Antibacterial drugs have played an essential role in the global increase in quality of life and life expectancy. However, these gains are at serious risk due to bacterial drug-resistance. There are seven major classes of antibacterials in clinical use and bacteria resistant to all of these antibacterial drugs have been identified widely. Indeed, resistance to multiple classes of antibiotics is normal for resistant bacteria due to the acquisition of plasmids or transposons that carry multiple drug-resistant genes. As a result, infectious disease mortality in the developed world is increasing once again. Currently, there are two paths being taken towards the discovery of more effective antibacterials against multi-drug resistant strains: 1) target resistance mechanisms; 2) search for new antibacterial agents with novel modes of action.

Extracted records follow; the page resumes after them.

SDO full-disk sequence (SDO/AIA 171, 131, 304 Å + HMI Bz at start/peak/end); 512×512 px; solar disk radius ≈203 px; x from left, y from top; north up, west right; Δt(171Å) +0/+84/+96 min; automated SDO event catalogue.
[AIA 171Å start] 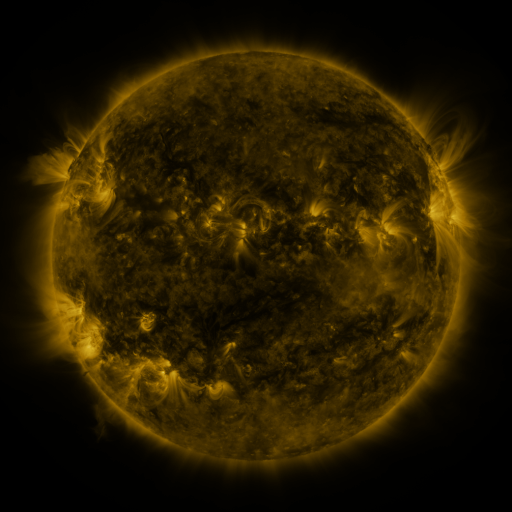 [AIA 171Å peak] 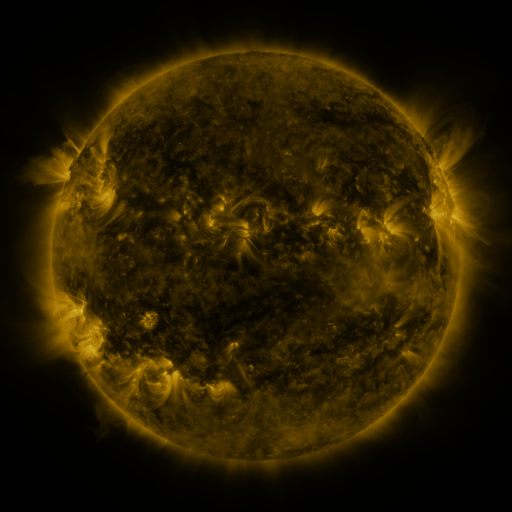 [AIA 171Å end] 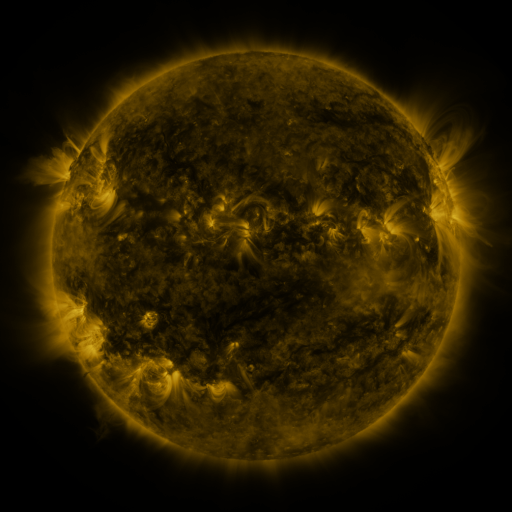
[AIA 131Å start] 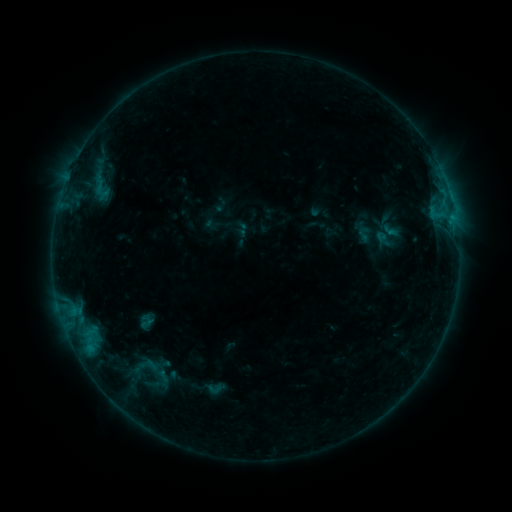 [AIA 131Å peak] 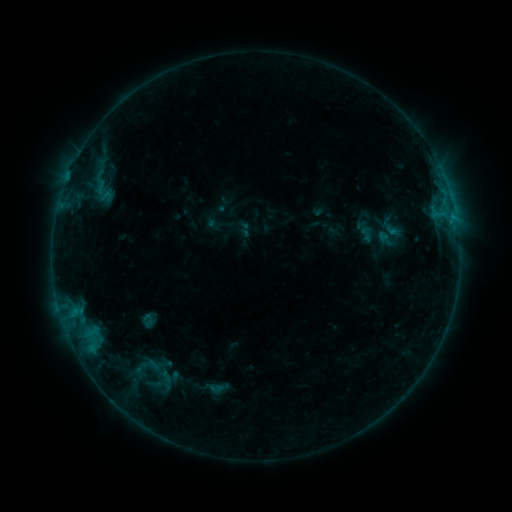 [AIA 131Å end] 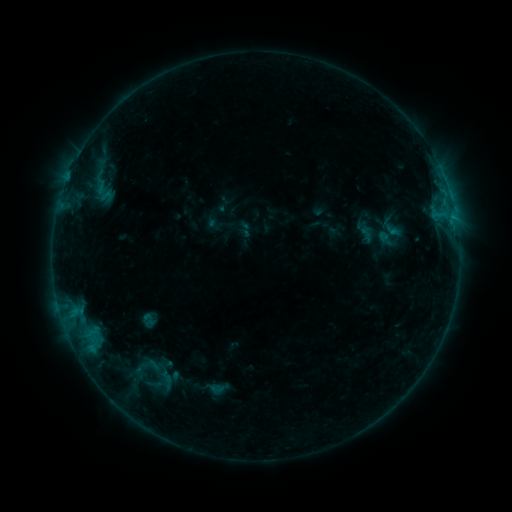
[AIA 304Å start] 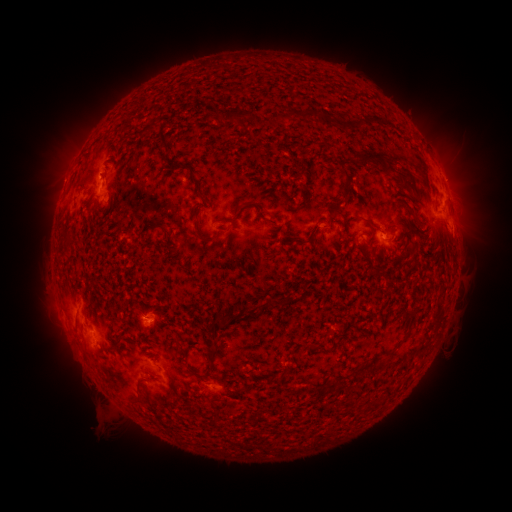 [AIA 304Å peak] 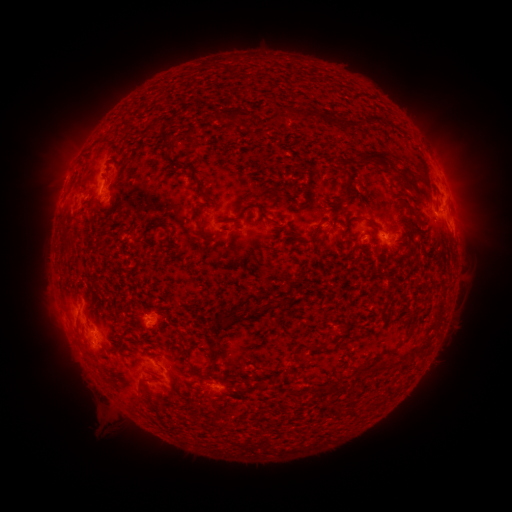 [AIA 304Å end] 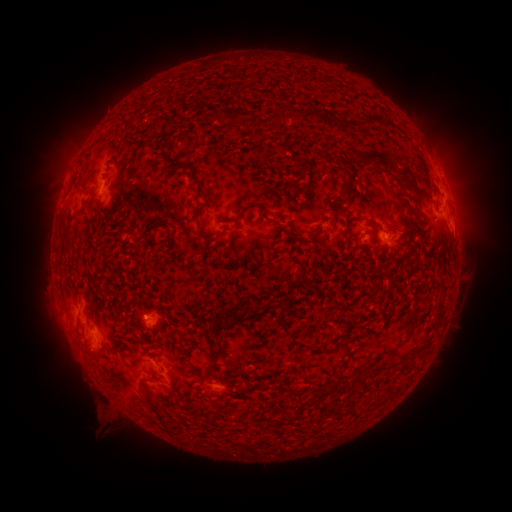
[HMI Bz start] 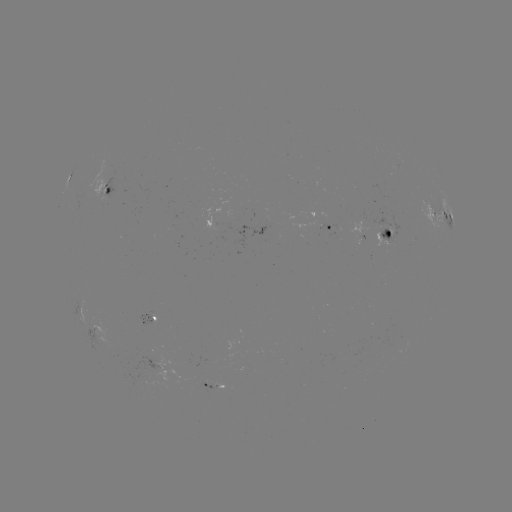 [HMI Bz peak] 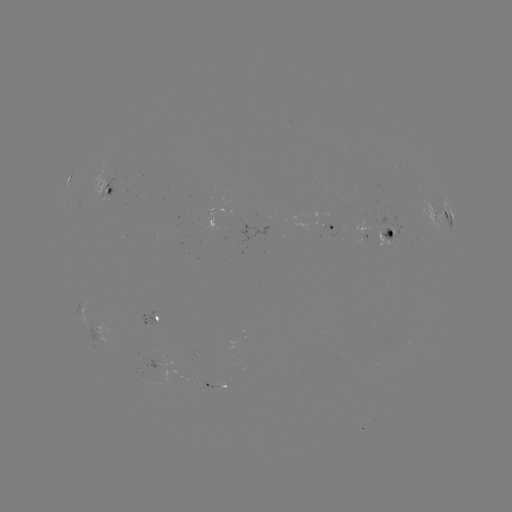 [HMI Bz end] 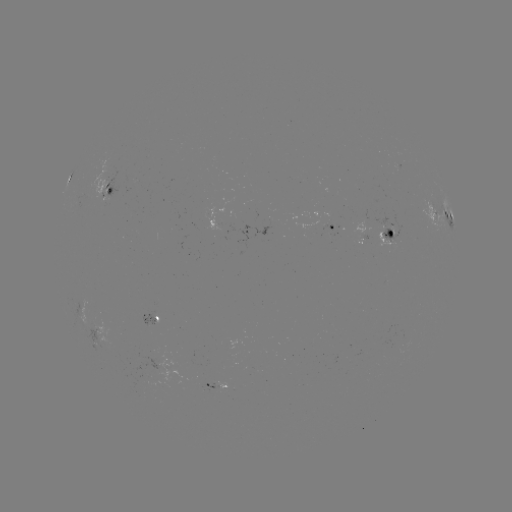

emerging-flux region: (92, 163, 107, 199)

Research is underway in the Spring group looking at the discovery of novel antimicrobial agents which target or overcome resistance mechanisms. This work encompasses research in all of our subgroups; active projects include the development of antimicrobial stapled peptides and peptide-drug conjugates to target bacterial membranes and efflux pumps and the synthesis of novel small-molecules to enable the elucidation of enzymatic pathways in clinically relevant bacterial strains. This work is conducted in collaboration with Andres Floto (Department of Medicine, University of Cambridge), Martin Welch (Department of Biochemistry, University of Cambridge) and Hendrik Van Veen (Department of Pharmacology, University of Cambridge).